三次元彼氏。
「調べたのですが、未知の領域なのでどれもこれもハードルが高くて…………。あの、とても申しわけないのですが……まずはレベル1から、お付き合いしていただけないでしょうか……」
「…ぷっ、あははっ」
思わず笑ってしまった。
三上さんの目には、一体僕はどんな風に映っているんだ。
「えっ、な、何で笑うんですか? 私何かおかしなこと言いましたか…?」
そう訊く彼女の頬は少し赤くなっている。
「いや、何でもないです」
……何だ、僕だけじゃなかった。
三上さんも一緒だったんだ。
そう思ったら、僕の頬は自然と緩んだ。
「…あの、1つ勘違いしてるみたいなので訂正します」
「……へ?」
「僕もレベル1です。

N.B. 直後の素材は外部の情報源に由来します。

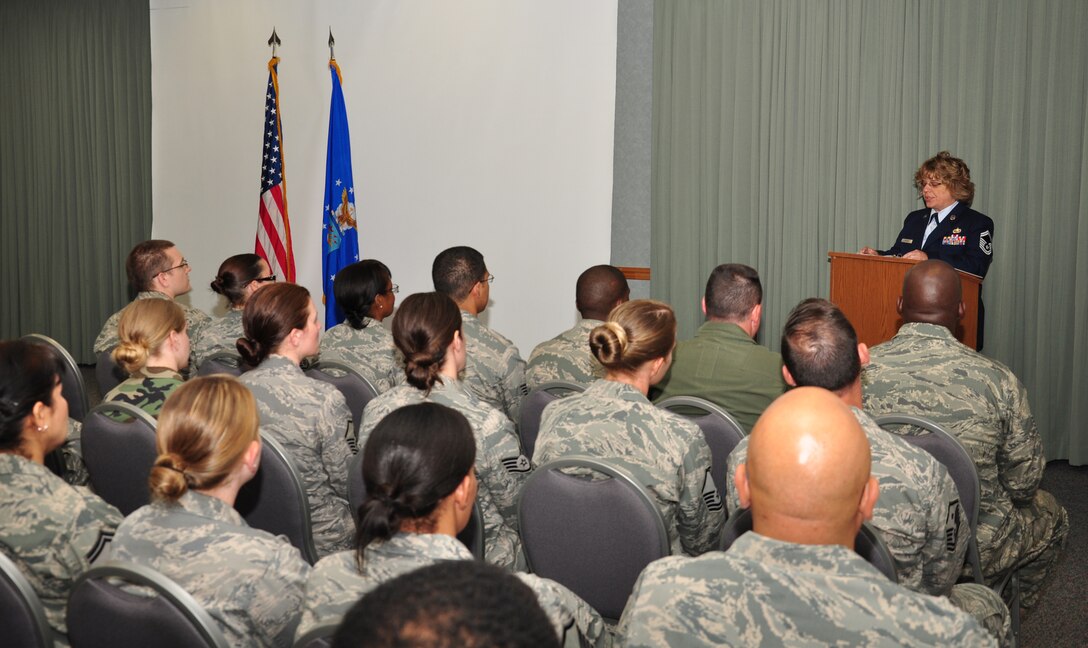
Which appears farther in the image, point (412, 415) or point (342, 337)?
point (342, 337)

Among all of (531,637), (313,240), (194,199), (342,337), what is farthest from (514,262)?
(531,637)

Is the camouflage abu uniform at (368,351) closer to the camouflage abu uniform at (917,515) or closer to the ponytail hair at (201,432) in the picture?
the ponytail hair at (201,432)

これまでにお付き合いしたことは一度もありません。僕も三上さんと一緒です」
僕の言葉に、目の前の彼女の目はまん丸と開かれた。
「…え、嘘ですよね? エイプリルフールはもう過ぎましたよ………?」
「ホントです。正直僕もどうしていいか解ってません。…だから、ゆっくり、僕達のペースでいいじゃないですか」
安心したら、少し心に余裕が出てきた。